Refah Partisi 1995 seçimlerinden birinci parti olarak çıktığından beri Türk aydınlarının en önemli gündem maddelerinden birisi de siyasal İslam’ın yükselişi oldu. Gelecek hafta yapacağımız seçimin en çok merak edilen yönlerinden birisi de bu eğilimin devam edip etmediği.
Necmettin Erbakan geçtiğimiz seçimdeki temel stratejisini Türkiye’yi inananlar ve inanmayanlar olarak ikiye bölme esasına dayandırmıştı.
Bu siyasetinde de başarılı oldu. Türkiye’yi öylesine böldü ki toplum olarak bunun sancılarını daha çok uzun yıllar çekeceğiz.
İslam’ı siyasetlerinin merkezine koyanların ağzından en çok duyduğumuz şey, Türkiye’nin nüfusunun yüzde 99’unun Müslüman olduğuydu. Böyle bir ülkede rejimin İslami esaslara dayanmasından daha doğal ne olabileceğini savunuyorlardı.
Bugün Radikal’de ayrıntılarıyla okuyacağınız TESEV’in araştırması, Türk insanının genellikle dindar olduğunu ancak dini kişisel yaşamla sınırlı gördüklerini ortaya koyuyor. Araştırmanın çarpıcı sonuçlarından birisi bu: Nüfusunun yüzde 99’u Müslüman olan bir ülke halkının yüzde 67.2’si dinin kamu yaşamını etkilemesini, devlet ve siyaset düzenini yönlendirmesini zararlı buluyor.
Cumhuriyet idaresinin ülkeyi ileriye götürdüğünü düşünenlerin oranı bunun da üzerinde: Yüzde 77.3.
Bir başka ilginç sonuç da Cumhuriyet’in en önemli devrimlerinden birisi olan Medeni Kanun ile ilgili olan sorulara verilen yanıtlar. Medeni Kanun’un değiştirilip İslam hukukuna göre erkeğin dört kadına kadar evlenmesini uygun bulanların oranı yüzde 10.7 ile sınırlı. Boşanmada İslam hukukunun geçerli olmasını savunanlar yüzde 14, kız çocukların mirastan daha az pay almasını savunanlar yüzde 13.9, zina yapan kadın ve erkeklerin şeriat hükümlerine göre cezalandırılmasını uygun bulanlar ise sadece yüzde 1.4… Bu rakamlar, Türkiye’nin şeriat kurallarına göre yönetilmesini isteyenlerin oranının yüzde 21.2 olduğu dikkate alındığında bize başka şeyler de söylüyor: Bizzat şeriatı savunanların bile şeriat uygulamaları konusunda net bir fikirleri yok!
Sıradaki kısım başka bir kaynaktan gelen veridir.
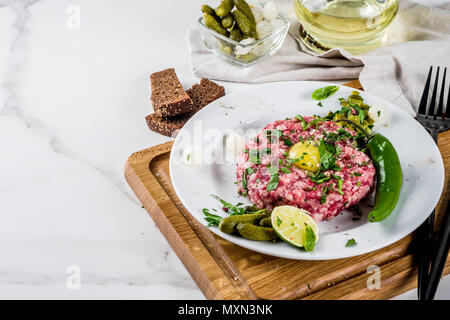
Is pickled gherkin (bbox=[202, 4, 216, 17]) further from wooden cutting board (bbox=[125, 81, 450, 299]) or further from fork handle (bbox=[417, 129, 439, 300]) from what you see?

Bence araştırmanın ilginç sonuçlarından biri de Türk insanının kendisini nasıl tanımladığı ile ilgili. Bugün sancısını çektiğimiz birçok sorunun çözümü için bir hayli ümitli olmamızı sağlayacak bir sonuç bu: İnsanımızın yüzde 53.9’u kendilerini öncelikle Türk ve Türkiye Cumhuriyeti vatandaşı olarak tanımlıyor. Kendisini öncelikle Müslüman olarak tanımlayanların oranı yüzde 35.7.
Ve en önemli sonuç: Türklerin yüzde 85.2’si bir insanın Allah’a ve Hz. Muhammed’e inanıyorsa namaz kılmasa, oruç tutmasa, içki içse bile Müslüman sayılması gerektiğine inanıyor.